Metadata and describing data

Metadata: the who, what, when, where, why, how of your research

Metadata and describing data

Properly describing and documenting data allows users (yourself included) to understand and track important details of the work. Having metadata about the data also facilitates search and retrieval of the data when deposited in a data repository. The information needed to discover, use, and understand data is referred to as metadata. Metadata describes the who, what, when, where, why, and how of your data in the context of your research and should provide enough information so that users know what can and cannot be done with your data. Metadata can also facilitate search and retrieval of the data when deposited in a data repository, and is an important step in creating FAIR data.

Describing your data

It is important to describe your data with sufficient detail so that users can:

  • reconstruct the context
  • evaluate whether they are fit for purpose
  • further analyze and reuse appropriately

You may need to describe several facets of your data, including:

  • overall bibliographic information about the dataset (e.g. title, author, related publications)
  • types of files used (e.g., csv, txt, png, etc.)
  • key descriptive information about the experiment, (e.g. sampling or measurement methods, software used for analysis, any processing or transformations performed)

Commonly used data formats may be available in your field that help capture and structure relevant metadata. When possible, structure your metadata using an appropriate, agreed-upon metadata standard format (see below for examples and guidelines). When no appropriate metadata standard exists, you may consider composing a “readme” style metadata document.

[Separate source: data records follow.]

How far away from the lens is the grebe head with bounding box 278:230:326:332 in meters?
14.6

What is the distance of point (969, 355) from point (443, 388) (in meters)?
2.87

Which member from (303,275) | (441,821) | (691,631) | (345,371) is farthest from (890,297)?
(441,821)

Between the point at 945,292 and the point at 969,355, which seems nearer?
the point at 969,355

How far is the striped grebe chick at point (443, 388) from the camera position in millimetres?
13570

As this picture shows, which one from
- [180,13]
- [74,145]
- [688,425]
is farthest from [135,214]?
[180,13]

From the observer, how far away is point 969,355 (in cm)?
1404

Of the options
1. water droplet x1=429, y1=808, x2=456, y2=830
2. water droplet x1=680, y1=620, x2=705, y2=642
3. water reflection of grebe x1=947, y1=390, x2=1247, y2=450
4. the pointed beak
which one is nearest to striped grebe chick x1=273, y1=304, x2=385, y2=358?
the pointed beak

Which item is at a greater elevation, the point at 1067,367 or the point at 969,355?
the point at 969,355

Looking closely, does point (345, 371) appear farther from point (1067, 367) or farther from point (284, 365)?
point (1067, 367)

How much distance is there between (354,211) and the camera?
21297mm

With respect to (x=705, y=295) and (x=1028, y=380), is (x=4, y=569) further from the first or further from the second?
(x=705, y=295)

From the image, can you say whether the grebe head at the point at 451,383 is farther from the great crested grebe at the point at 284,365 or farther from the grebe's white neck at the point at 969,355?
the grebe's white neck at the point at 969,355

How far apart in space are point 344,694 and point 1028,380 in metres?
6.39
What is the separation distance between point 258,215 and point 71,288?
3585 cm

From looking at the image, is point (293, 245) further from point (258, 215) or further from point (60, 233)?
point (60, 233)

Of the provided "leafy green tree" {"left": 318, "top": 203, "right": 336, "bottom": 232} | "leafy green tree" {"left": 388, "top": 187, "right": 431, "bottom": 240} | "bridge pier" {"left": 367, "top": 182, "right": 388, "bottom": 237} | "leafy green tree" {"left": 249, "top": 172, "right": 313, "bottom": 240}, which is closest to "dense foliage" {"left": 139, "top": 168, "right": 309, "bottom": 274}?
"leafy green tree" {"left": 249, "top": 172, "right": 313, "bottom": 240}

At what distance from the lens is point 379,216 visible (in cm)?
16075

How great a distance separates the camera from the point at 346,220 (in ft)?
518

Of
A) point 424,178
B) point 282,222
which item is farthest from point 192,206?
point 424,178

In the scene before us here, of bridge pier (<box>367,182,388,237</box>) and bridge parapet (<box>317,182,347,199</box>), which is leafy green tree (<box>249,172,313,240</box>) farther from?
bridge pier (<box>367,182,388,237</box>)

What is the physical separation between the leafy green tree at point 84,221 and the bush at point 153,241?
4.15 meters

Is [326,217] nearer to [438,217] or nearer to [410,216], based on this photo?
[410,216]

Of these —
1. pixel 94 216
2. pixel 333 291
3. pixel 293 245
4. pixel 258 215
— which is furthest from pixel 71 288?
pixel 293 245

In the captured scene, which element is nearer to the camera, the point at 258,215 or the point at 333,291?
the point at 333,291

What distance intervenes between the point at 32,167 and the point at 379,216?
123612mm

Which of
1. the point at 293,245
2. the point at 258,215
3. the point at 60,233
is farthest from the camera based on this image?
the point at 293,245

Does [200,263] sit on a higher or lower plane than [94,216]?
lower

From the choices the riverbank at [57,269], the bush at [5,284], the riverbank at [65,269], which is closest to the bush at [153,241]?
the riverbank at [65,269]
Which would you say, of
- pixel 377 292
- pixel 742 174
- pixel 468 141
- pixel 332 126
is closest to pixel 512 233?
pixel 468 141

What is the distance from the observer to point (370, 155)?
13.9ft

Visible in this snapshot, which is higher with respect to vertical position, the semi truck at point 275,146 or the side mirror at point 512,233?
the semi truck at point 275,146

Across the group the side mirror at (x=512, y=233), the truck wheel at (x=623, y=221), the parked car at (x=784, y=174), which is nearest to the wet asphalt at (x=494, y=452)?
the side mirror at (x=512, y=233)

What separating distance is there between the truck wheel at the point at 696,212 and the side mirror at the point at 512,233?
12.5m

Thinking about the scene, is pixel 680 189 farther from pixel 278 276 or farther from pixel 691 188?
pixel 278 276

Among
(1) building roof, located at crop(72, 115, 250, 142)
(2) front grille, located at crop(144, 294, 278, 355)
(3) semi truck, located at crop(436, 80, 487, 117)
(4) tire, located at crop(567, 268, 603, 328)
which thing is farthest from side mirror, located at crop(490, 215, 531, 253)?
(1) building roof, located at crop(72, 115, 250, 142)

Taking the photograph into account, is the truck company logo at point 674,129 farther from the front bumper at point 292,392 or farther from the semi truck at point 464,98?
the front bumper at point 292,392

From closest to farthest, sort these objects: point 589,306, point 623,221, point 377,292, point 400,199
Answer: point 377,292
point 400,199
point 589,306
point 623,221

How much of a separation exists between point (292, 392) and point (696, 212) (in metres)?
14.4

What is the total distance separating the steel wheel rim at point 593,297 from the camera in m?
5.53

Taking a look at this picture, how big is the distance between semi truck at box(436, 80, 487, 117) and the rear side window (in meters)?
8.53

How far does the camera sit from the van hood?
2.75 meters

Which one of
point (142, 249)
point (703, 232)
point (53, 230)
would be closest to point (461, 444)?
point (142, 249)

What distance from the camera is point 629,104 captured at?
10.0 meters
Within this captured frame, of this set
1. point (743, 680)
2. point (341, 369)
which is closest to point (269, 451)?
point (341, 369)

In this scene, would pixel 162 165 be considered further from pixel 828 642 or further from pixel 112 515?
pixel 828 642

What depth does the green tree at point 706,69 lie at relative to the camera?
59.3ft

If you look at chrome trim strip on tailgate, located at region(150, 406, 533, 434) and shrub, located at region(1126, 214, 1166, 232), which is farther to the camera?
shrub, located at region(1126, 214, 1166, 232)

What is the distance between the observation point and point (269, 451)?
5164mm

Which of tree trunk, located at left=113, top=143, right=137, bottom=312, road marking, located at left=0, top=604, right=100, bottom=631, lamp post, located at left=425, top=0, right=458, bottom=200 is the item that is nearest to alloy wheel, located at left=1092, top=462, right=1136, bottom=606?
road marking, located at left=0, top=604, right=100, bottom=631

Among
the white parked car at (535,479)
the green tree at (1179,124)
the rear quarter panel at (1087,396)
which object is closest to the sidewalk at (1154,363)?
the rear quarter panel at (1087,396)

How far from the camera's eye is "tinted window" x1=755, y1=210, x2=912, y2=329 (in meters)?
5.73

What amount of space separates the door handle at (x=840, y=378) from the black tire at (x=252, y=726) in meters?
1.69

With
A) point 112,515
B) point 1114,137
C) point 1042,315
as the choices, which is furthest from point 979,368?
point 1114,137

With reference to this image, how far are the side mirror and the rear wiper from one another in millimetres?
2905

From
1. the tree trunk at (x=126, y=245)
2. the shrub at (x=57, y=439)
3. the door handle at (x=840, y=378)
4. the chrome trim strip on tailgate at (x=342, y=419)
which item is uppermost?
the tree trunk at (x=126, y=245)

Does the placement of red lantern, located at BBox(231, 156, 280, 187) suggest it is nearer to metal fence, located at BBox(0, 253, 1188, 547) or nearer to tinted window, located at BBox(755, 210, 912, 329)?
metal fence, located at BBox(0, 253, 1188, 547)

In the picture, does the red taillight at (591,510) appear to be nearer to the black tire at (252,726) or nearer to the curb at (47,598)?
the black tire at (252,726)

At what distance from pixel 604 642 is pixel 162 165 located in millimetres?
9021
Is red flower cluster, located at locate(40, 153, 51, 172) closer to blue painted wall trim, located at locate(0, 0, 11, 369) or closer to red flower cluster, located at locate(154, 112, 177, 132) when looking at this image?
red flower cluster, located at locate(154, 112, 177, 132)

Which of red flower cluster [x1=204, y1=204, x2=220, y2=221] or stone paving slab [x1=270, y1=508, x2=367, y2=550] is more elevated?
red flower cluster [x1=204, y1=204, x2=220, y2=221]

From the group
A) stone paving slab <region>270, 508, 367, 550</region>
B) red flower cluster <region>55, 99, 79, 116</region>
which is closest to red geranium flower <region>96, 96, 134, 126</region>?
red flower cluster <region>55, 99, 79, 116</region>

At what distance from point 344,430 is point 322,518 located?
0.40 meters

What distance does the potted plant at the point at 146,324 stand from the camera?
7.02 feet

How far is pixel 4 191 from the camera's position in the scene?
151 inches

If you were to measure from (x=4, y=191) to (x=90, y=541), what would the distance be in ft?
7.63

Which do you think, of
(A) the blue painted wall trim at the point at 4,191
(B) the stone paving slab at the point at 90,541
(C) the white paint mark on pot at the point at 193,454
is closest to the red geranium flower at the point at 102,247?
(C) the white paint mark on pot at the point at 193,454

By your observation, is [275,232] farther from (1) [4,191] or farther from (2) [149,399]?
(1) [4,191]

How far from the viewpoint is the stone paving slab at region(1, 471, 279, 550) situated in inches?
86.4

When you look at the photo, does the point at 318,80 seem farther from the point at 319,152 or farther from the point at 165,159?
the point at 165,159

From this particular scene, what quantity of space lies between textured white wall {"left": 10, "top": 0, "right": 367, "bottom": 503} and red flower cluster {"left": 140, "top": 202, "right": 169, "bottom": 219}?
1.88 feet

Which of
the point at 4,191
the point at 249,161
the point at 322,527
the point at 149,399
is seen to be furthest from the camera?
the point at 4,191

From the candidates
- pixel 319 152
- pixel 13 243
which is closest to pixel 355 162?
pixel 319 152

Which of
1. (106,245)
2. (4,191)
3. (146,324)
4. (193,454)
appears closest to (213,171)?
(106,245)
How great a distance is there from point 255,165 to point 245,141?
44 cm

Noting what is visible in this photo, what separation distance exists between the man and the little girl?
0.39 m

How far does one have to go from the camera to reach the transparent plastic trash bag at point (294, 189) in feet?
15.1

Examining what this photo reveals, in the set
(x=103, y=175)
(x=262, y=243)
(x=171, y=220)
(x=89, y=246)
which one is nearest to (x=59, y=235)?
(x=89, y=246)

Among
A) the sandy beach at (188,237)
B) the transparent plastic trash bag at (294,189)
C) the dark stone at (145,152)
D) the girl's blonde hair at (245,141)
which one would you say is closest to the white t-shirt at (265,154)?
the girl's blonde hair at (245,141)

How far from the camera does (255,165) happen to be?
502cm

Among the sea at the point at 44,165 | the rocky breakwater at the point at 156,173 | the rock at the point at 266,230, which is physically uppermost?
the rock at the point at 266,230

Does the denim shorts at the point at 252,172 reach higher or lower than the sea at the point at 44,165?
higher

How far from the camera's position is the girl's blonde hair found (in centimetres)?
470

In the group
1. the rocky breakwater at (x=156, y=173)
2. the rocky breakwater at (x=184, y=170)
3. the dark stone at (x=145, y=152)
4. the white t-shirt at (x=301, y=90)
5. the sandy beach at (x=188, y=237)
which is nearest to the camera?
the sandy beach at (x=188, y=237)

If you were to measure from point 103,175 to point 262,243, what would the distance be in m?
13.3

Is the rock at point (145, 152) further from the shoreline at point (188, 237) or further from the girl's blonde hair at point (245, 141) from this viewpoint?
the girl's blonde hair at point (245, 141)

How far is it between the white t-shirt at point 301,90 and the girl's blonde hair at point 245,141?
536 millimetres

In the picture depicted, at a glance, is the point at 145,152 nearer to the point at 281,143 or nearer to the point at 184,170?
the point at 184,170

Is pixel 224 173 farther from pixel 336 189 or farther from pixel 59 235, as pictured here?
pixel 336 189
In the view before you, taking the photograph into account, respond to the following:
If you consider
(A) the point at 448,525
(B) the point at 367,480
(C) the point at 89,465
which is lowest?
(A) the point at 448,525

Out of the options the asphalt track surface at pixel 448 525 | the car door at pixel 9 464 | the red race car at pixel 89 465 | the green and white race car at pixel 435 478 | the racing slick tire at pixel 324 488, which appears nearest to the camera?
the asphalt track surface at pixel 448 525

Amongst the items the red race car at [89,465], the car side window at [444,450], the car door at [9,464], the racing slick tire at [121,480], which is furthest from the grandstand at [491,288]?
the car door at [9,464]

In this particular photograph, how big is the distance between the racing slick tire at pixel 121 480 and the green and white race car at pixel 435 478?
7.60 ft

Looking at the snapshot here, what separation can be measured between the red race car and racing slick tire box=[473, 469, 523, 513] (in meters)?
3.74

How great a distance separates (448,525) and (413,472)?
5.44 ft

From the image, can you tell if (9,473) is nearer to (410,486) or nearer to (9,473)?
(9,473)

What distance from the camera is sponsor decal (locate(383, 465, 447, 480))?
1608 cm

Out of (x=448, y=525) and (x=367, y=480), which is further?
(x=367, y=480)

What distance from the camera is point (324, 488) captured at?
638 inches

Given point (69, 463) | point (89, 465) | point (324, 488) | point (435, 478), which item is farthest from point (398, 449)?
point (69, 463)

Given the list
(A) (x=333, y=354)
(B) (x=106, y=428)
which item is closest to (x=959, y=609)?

Metadata formats and standards

Specific disciplines, repositories or data centers may guide or even dictate the content and format of metadata, possibly using a formal standard. Some standards describe general information such as bibliographic metadata, others describe specific data types or are designed for specific disciplines. Some examples of metadata standards are listed below.

To find an appropriate metadata standard for your discipline, try one of these guides:

Tools can also be very helpful for generating structured metadata and are available for a variety of standards and use cases (e.g. Morpho allows for easy creation of EML).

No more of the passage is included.